■ AIM OF THE TASK: Reproduce the lines of the records below, from the line containing "Taking in this" through the end of the records, inclusive. Leave out the pictures.

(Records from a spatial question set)
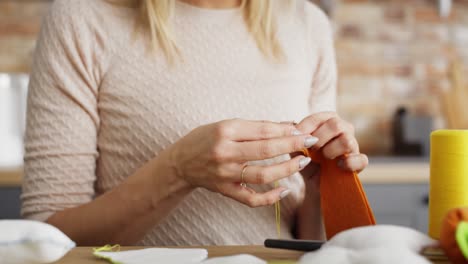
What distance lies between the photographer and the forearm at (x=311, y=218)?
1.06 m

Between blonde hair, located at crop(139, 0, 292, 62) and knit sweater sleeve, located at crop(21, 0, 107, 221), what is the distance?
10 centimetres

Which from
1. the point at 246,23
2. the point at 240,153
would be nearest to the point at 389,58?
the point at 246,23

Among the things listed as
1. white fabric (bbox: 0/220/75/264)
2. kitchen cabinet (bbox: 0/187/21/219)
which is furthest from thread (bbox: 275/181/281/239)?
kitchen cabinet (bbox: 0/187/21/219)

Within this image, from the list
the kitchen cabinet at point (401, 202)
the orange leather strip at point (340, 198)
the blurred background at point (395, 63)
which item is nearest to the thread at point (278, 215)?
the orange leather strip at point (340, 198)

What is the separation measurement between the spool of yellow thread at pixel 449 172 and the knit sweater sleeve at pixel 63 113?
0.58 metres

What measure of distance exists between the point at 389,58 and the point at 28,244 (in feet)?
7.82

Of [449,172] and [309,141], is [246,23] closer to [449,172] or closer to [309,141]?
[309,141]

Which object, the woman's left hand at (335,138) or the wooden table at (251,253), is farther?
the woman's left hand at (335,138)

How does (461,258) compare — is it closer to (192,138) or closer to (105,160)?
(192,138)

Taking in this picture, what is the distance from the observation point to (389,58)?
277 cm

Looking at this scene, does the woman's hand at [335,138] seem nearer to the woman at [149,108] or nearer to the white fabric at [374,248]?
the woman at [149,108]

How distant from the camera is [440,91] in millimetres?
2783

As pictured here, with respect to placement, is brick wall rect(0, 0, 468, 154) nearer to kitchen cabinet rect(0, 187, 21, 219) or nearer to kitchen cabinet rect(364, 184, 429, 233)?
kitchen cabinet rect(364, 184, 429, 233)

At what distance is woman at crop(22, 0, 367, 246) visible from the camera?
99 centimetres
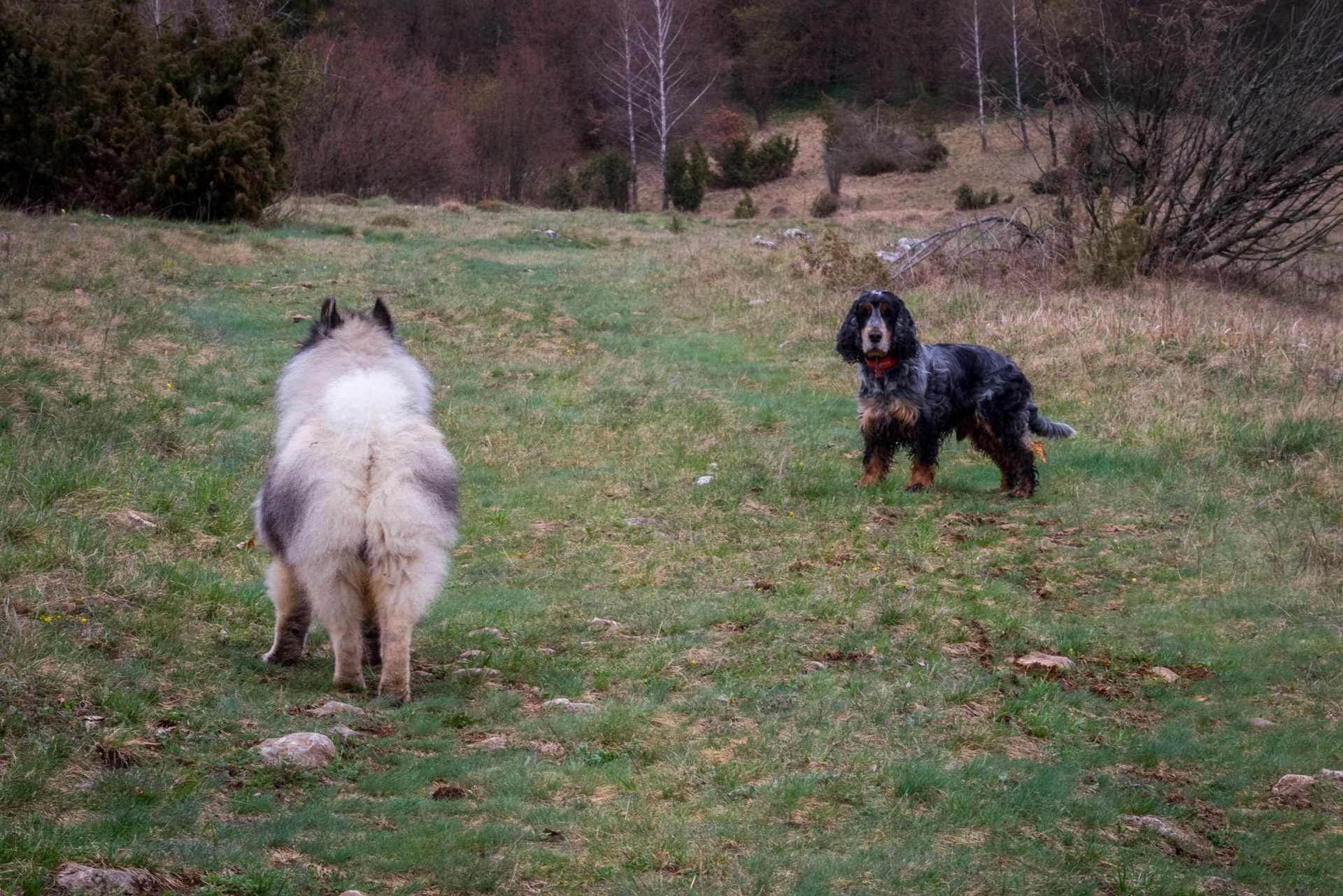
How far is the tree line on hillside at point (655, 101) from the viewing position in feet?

■ SOLUTION TO THIS TASK:
Taking in this picture, what is the distance from the observation point to (389,58)?
277 cm

Looking at this scene, does the woman's hand at [335,138] seem nearer to the woman at [149,108] or nearer to the white fabric at [374,248]?
the woman at [149,108]

How distant from the camera is [440,91] in millimetres?
2783

As pictured here, with respect to placement, is brick wall rect(0, 0, 468, 154) nearer to kitchen cabinet rect(0, 187, 21, 219) or nearer to kitchen cabinet rect(364, 184, 429, 233)?
kitchen cabinet rect(364, 184, 429, 233)

At what distance is woman at crop(22, 0, 367, 246) visible from the camera?
99 centimetres
How far is the tree line on hillside at point (655, 101) from the viewing position in feet?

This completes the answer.